Based on these assumptions, the UNCTAD paper assesses the actions taken by the US Federal Reserve (Fed) and the European Central Bank (ECB) to solve this crisis and outlines what needs to be done to avert such a crisis in the future. 

First, despite heavy criticism from some observers, this paper considers the short-term response to the crisis in most parts appropriate. 

In particular, it dismisses the argument that low US interest rates in the early 2000s were the main driver of the US housing bubble, and lowering interest rates now may just generate another bubble. 

The paper sees cutting interest rates during financial turbulence as justified "if there is a significant threat that the financial turmoil may spill over into the real sectors and threaten the employment target of the central bank directly, or its inflation target indirectly". 

In this context, the paper also criticises the "dogmatic and rather restrictive stance" of European monetary policy at the time, whereas it praises the "positive role" of the Fed's cuts in stabilising the world economy. 

In order to avert or at least better control such crises in the future, one has to reflect more deeply on the long-run policy responses, the paper suggests. 

Long-term policies should aim at increasing the transparency of structured financial products, according to the paper.

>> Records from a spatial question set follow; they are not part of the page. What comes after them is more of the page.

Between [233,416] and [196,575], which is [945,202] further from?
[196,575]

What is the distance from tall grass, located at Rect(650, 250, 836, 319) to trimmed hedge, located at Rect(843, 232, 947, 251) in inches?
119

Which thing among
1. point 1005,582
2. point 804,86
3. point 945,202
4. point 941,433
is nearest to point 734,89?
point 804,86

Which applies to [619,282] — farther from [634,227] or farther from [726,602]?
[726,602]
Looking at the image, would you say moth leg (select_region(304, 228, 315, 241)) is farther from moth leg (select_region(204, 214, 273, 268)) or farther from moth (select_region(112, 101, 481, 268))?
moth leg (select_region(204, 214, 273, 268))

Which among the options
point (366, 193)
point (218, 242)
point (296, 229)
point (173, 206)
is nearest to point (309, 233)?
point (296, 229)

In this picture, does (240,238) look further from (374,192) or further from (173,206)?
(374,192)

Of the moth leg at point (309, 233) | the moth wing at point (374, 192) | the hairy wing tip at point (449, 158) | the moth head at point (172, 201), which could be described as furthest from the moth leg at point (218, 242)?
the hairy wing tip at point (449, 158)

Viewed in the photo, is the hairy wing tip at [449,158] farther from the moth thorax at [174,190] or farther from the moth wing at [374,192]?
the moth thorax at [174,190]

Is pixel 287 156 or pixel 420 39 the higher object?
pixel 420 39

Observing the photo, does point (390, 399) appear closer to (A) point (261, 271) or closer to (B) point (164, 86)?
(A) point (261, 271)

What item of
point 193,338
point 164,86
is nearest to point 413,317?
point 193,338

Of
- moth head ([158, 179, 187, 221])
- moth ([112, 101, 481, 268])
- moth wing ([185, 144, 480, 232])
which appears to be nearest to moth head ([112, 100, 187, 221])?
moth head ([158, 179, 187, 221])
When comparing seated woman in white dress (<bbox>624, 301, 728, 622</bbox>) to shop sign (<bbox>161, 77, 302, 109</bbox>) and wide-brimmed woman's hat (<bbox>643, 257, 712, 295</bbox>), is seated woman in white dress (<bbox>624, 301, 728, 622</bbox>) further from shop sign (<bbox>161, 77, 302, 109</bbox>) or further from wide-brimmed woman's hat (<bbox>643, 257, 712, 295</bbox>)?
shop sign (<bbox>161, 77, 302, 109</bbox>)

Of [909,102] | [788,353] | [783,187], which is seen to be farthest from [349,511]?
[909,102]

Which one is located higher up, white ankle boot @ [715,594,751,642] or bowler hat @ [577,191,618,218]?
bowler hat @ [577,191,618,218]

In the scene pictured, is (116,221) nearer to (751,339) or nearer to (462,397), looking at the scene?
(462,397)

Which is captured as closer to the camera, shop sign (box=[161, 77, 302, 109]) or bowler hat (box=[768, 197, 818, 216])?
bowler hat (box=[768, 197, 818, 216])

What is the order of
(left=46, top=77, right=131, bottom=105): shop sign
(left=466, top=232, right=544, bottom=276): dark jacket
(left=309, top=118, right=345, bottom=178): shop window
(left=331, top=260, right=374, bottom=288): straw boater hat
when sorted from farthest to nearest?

It calls for two main steps that should be considered at the multilateral level: 

Firstthe role of credit rating agencies needs to be revised. They should solve information problems and increase transparency but seem to have played the opposite role and made the market more opaque, suggests UNCTAD. 

It also criticises the fact that rating agencies are not fully subject to market discipline that would increase the accuracy of their ratings. Therefore, the paper considers reform of the role of such agencies in evaluating complex financial instruments to be "an unavoidable step towards increasing transparency". 

Second, there are maturity mismatches in non-bank financial institutions. According to UNCTAD, the recent turmoil arose at least in part from maturity mismatches in non-bank agencies that enjoyed liquidity guarantees from parent banks. 

In particular, banks tried to increase profitability and escape the capital requirements imposed by the Basel agreement by setting up off-balance-sheet vehicles that earned large profits from transforming short-term liabilities into long-term assets. 

The problem with such investment vehicles, according to the paper, is that they had a built-in maturity mismatch, and once they lost access to the market for asset-backed commercial papers, the parent banks had to step in and provide the necessary liquidity. Thus, a liquidity crisis which originated outside the banking sector could immediately spill over into the sector. 

The paper concludes that the involvement of banks with lightly regulated agencies that could conceivably transmit liquidity and solvency problems into the banking system should be either prohibited or reported in a fully transparent way.